» PROBLEM TO SOLVE: Please show each line in the entries below that contains the word "domed", copying those lines in full.

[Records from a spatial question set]

▬▬▬▬▬▬

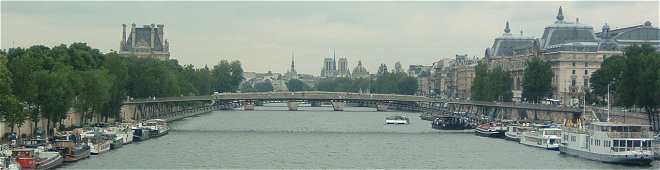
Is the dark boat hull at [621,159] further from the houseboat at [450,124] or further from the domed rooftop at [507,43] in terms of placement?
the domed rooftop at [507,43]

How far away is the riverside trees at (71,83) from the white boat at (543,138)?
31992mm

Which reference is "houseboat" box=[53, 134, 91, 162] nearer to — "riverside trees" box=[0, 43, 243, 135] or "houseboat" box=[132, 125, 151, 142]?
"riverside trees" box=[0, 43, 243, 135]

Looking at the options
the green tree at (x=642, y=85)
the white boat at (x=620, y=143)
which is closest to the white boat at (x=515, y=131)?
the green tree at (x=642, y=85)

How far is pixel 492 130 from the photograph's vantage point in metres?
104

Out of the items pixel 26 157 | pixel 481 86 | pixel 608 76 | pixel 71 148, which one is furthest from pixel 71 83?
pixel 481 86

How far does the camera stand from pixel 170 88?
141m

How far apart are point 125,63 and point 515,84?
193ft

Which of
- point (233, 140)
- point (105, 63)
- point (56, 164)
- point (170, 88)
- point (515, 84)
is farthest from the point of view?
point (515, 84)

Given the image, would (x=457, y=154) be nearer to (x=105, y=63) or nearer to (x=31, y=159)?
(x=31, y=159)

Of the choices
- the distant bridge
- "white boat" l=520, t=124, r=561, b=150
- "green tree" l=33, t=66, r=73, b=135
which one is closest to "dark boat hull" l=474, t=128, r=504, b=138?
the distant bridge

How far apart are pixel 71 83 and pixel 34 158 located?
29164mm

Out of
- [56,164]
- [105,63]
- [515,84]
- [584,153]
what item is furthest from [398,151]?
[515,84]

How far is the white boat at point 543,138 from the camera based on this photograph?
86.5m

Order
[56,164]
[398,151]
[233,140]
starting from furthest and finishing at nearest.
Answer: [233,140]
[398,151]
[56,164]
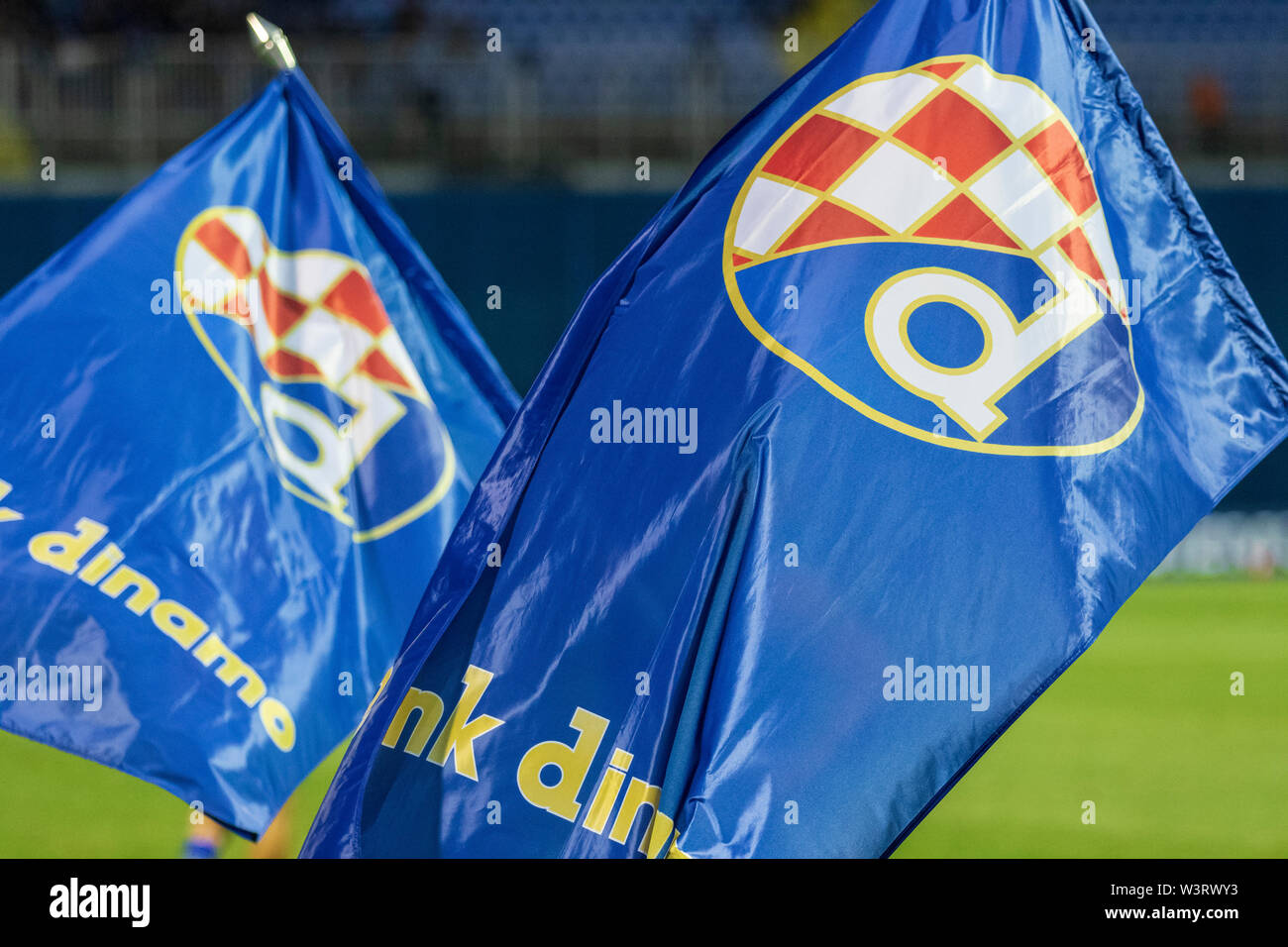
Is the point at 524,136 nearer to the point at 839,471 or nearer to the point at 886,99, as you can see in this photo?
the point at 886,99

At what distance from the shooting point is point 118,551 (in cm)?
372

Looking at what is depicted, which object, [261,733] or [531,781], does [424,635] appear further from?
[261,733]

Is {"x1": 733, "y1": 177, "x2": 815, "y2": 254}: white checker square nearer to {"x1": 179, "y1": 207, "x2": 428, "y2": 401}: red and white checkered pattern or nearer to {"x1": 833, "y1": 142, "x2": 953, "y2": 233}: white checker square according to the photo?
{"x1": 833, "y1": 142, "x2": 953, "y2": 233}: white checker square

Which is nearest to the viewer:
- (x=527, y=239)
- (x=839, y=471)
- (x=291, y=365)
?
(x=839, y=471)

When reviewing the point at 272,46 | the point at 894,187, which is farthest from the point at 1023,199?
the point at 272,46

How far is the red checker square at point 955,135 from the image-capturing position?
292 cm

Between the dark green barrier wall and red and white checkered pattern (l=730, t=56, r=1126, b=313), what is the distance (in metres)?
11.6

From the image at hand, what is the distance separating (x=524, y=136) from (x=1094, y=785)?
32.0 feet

▬▬▬▬▬▬

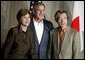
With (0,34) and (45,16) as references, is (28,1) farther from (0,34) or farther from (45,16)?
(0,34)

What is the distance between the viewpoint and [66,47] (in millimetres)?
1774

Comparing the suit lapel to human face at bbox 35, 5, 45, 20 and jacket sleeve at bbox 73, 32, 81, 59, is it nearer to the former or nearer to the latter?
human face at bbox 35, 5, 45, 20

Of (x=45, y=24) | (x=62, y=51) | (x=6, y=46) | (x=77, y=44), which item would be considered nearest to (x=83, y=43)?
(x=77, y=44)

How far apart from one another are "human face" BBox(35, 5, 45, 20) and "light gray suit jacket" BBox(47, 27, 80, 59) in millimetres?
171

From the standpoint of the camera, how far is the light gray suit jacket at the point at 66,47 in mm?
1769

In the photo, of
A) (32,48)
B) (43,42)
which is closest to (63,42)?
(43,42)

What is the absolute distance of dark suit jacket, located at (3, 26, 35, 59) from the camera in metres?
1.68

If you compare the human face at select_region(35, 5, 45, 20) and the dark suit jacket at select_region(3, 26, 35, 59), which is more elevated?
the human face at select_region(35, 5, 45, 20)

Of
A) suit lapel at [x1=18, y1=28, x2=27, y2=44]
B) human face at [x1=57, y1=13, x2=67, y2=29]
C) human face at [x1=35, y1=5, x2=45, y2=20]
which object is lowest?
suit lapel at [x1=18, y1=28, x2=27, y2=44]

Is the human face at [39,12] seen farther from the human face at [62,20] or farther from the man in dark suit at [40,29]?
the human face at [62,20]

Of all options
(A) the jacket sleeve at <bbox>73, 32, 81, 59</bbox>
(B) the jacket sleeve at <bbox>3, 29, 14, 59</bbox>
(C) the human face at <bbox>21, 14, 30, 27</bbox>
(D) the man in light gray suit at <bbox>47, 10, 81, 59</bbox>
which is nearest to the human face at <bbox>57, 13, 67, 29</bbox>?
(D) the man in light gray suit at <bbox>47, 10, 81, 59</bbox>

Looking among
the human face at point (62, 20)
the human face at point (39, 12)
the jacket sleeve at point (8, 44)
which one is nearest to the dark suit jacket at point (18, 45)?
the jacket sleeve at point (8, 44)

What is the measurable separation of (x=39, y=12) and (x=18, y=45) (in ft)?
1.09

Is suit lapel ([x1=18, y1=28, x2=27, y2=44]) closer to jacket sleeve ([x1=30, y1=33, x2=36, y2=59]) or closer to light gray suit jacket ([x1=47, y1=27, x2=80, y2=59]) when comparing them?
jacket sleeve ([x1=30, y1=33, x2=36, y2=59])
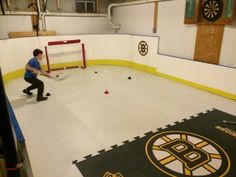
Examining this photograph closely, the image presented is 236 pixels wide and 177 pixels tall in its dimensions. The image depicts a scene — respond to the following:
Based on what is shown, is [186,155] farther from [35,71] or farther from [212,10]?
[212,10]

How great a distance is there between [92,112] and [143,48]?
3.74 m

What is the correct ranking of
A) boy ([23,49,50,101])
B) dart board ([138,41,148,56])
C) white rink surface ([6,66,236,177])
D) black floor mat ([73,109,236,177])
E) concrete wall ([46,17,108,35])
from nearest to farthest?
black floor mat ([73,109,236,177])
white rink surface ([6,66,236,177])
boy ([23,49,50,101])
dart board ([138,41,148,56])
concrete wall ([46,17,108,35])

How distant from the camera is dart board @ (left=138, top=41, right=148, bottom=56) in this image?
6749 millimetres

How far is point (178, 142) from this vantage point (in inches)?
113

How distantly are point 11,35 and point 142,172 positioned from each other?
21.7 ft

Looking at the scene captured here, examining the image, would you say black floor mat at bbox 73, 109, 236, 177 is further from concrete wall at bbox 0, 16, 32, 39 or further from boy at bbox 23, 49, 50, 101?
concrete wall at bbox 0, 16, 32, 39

▬▬▬▬▬▬

» THE OUTPUT:
Is the dark boat hull at [621,159] further from the houseboat at [450,124] or further from the domed rooftop at [507,43] in terms of placement?
the domed rooftop at [507,43]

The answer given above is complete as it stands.